One of my first memories of my mother is of her voice reading out loud to me, and of her hands holding up the book and turning the pages. I remember it was a book of nursery rhymes, and my favourite began, The Owl and the Pussy-cat went to sea / In a beautiful pea green boat. / They took some honey, and plenty of money / Wrapped up in a five-pound note. I remember the two of us in her big bed, with the wind blowing in through the jasmine vine outside her window and wafting us with scent.
One day, when I asked her to read aloud to me as usual, she said, “You can read it yourself.” Taken aback, I said I couldn’t read. She put the book in my hands and said, “Try.” So I did. And to my astonishment—I could. I could read!
After that, there was no stopping me. I devoured all the books I could get my hands on. My parents had a fairly well-stocked bookcase, and they joined countless buy-a-book plans to get us the World Book Encyclopedia, a set of Childcraft, and the Time Life series on great civilizations and on art. I read fairy tales and folk tales, Enid Blyton, Nancy Drew, Trixie Belden. The Little House books. The Secret Garden. I read Gone With the Wind when I was nine or ten. Then on to the classics: all of Louisa May Alcott, Lucy Maud Montgomery. Jane Eyre. The Diary of Anne Frank. Lorna Doone. Rebecca. In high school I went through an unfortunate period of teen romance books, but those led me to Barbara Cartland and other historical romances, and finally, in a roundabout sort of way, back to the classics: Jane Austen, the Brontës, Elizabeth Gaskell, George Eliot.
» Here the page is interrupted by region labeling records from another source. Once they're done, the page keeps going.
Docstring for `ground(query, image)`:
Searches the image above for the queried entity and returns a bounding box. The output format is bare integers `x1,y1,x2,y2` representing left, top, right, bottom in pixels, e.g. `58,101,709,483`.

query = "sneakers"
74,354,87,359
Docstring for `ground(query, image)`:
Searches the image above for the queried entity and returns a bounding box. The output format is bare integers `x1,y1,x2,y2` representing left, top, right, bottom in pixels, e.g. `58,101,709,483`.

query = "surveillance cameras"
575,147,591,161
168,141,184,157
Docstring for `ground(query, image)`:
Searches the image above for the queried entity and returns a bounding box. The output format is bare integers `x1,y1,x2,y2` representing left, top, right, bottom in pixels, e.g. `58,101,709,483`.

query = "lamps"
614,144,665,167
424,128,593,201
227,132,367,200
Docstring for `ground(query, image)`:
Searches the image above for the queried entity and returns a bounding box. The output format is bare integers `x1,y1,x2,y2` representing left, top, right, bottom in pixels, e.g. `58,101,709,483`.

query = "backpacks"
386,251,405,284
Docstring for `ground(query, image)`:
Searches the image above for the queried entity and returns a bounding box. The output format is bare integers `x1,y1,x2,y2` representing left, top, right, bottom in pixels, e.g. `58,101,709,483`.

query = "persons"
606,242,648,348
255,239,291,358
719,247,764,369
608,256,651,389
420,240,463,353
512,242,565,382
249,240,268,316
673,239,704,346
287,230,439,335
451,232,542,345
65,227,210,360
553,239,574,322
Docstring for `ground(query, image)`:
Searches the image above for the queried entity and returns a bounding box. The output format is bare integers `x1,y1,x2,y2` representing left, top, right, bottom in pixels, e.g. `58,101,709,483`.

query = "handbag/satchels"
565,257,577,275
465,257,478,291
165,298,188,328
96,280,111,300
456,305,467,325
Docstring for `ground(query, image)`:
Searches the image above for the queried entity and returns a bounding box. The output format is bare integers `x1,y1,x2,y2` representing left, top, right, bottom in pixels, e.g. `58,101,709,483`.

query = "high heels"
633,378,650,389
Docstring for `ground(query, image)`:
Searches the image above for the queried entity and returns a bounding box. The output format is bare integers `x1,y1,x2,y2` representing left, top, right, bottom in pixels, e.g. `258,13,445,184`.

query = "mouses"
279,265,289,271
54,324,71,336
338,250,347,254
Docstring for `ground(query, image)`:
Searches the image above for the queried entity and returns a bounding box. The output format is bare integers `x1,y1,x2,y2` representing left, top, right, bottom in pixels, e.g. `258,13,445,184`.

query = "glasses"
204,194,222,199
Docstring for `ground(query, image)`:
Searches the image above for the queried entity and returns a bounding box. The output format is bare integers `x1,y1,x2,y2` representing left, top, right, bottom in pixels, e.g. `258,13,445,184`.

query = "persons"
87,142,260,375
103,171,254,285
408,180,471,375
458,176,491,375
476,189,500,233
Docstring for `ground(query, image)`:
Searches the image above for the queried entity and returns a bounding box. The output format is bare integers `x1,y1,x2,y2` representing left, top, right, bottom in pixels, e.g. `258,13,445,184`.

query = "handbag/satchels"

Occasionally I liked to read ghost stories that kept me up at night (and I still do) – imagining all sorts of sinister reasons for every sound in the dark. The Woman in Black, Bram Stoker’s Dracula, and more recently, The Historian by Elizabeth Kostova. A short story called The Yellow Wallpaper still sends shivers down my spine whenever I think of it.
I started sending books to my nephew when he was still quite young: they were the easiest things to wrap and send by mail. And of course, in my reasoning, no other gift could bring more pleasure. My sister also started reading to him early. Together they’ve gone through the Chronicles of Narnia, The Hobbit, and all of Harry Potter.
Now, to my great delight, he’s reading the books by himself. The King in the Window, and The Neverending Story, which my sister tells me he couldn’t put down, and took with him everywhere. How well I know the feeling!
It’s been a bit of a challenge to find him the sort of books he would enjoy—somehow I don’t think Little Women or Little House would go over very well. But it’s a challenge I’m happy to meet. For his birthday I’ve found Tom’s Midnight Garden. Before I give it to him, though, I’m going to read it myself. It’s been years since I last did, and I remember being captured, along with Tom, that summer midnight when the faulty grandfather clock in the story strikes thirteen. It will be like getting re-acquainted with an old, long-lost friend.
And once in a while a book comes along, and although you’ve just met, somehow you know you’ll be friends for life. I found such a book just the other week: The Letters of Vincent Van Gogh. It’s sitting on my desk as I write, as we both wait for a time when I can finally pick it up and give it my undivided attention.
Because you see, books—I’m firmly convinced—are like people. They can be wonderful company. They tell you stories, make you laugh and cry, give you good ideas, advice, and inspiration. Some of them can change your life. Just one of them changed mine—that book of nursery rhymes. If my mother hadn’t read to me, who knows what I would have ended up doing. But she did, and what adventures I’ve had, ever since I first set off in that beautiful, pea-green boat.